The new buildings will replace the base’s 270 hooches with 44 four-unit apartment buildings and seven two-story, 72-occupant dormitories, said Capt. Geoffrey McManus, 612th Air Base Squadron engineering chief.

Four of the apartment buildings are finished and occupied. Another four apartments are under construction and should be occupied by mid June. Four others will be ready by the end of November, Captain McManus said. But, he doesn't know when construction will begin on the dormitories.

Most important to the Airmen, Soldiers, Sailors and Marines of the base’s Joint Task Force-Bravo is the quality-of-life boost it will give them, he said.

Senior Airman Heather Kowalski, a firefighter at the base’s 60-person fire department, said the changes are long overdue. The additional personal space and privacy will be nice, and troops will not have to shower “with a bunch of other people,” she said.

“And when you take a shower, you’re sweating by the time you walk back to your hooch. (That) kind of defeats the purpose,” she said.

Airman Kowalski said she likes life at the base, located 50 miles northwest of the Honduran capital of Tegucigalpa. But after six months on station, she said she has grown to hate getting up in the middle of the night and going to a communal bathroom in another building -- sometimes in pouring rain. And though she will not be around for the changes, she said troops will definitely welcome them.

“I wish the changes were in place right now,” she said.

The construction will take place “over the next few fiscal years,” said Army Col. Rick Bassett, commander of the joint task force’s 600-plus troops. Eventually, all base facilities will be new or receive major upgrades. He said this kind of construction is not common for temporary bases.

“Normally, a joint task force is stood up for a short period of time,” he said. “But we’ve been in existence for almost 20 years and will be here for the foreseeable future.”

Construction crews are building some of the apartment buildings in a big open field next to rows of the old hooches.

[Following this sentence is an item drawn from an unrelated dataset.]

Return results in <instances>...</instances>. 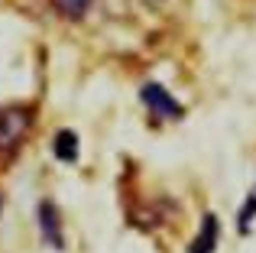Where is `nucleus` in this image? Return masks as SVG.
I'll use <instances>...</instances> for the list:
<instances>
[{"label":"nucleus","instance_id":"1","mask_svg":"<svg viewBox=\"0 0 256 253\" xmlns=\"http://www.w3.org/2000/svg\"><path fill=\"white\" fill-rule=\"evenodd\" d=\"M140 98H143V104L156 117H162V120H175V117H182V104L175 101L159 82H146L143 88H140Z\"/></svg>","mask_w":256,"mask_h":253},{"label":"nucleus","instance_id":"2","mask_svg":"<svg viewBox=\"0 0 256 253\" xmlns=\"http://www.w3.org/2000/svg\"><path fill=\"white\" fill-rule=\"evenodd\" d=\"M39 230H42V240H49L56 250L65 247L62 240V214H58V208L52 202H39Z\"/></svg>","mask_w":256,"mask_h":253},{"label":"nucleus","instance_id":"3","mask_svg":"<svg viewBox=\"0 0 256 253\" xmlns=\"http://www.w3.org/2000/svg\"><path fill=\"white\" fill-rule=\"evenodd\" d=\"M218 247V218L214 214H204V224L198 230V240L188 247V253H214Z\"/></svg>","mask_w":256,"mask_h":253},{"label":"nucleus","instance_id":"4","mask_svg":"<svg viewBox=\"0 0 256 253\" xmlns=\"http://www.w3.org/2000/svg\"><path fill=\"white\" fill-rule=\"evenodd\" d=\"M52 150H56V156L62 159V162H75V156H78V136L72 130H58Z\"/></svg>","mask_w":256,"mask_h":253},{"label":"nucleus","instance_id":"5","mask_svg":"<svg viewBox=\"0 0 256 253\" xmlns=\"http://www.w3.org/2000/svg\"><path fill=\"white\" fill-rule=\"evenodd\" d=\"M52 6H56L65 20H82L84 13L91 10V0H52Z\"/></svg>","mask_w":256,"mask_h":253},{"label":"nucleus","instance_id":"6","mask_svg":"<svg viewBox=\"0 0 256 253\" xmlns=\"http://www.w3.org/2000/svg\"><path fill=\"white\" fill-rule=\"evenodd\" d=\"M250 218H256V195H250L244 202V211H240V234H246V228H250Z\"/></svg>","mask_w":256,"mask_h":253}]
</instances>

Lt. Col. Jim Hetherington, who commands the task force’s 240-plus Airmen, said the construction will take some of the edge off of being on a remote assignment. A big improvement is the indoor plumbing and central air conditioning the new buildings will have. Hooches do not have running water, and many have old, noisy window air conditioning units.

The changes will boost morale for joint task force troops, he said. They have a big U.S. Southern Command mission. Joint task force servicemembers maintain the largest runway in the country so troops can support counterdrug and humanitarian missions, provide search and rescue and afford a U.S. presence in the region.

Besides keeping the runway open, Airmen provide the base’s civil engineering support. The new buildings will make their jobs easier since they will not require constant maintenance like the existing buildings, Colonel Hetherington said.

Colonel Bassett said the construction is indicative of the commitment the U.S. has toward the task force’s mission and its presence in the region. And since the pullout of U.S. forces from Panama in 1999, Soto Cano’s mission has grown in importance.

“We’re the only forward-deployed element in Southern Command’s area of responsibility,” he said. “So we’re the first response.”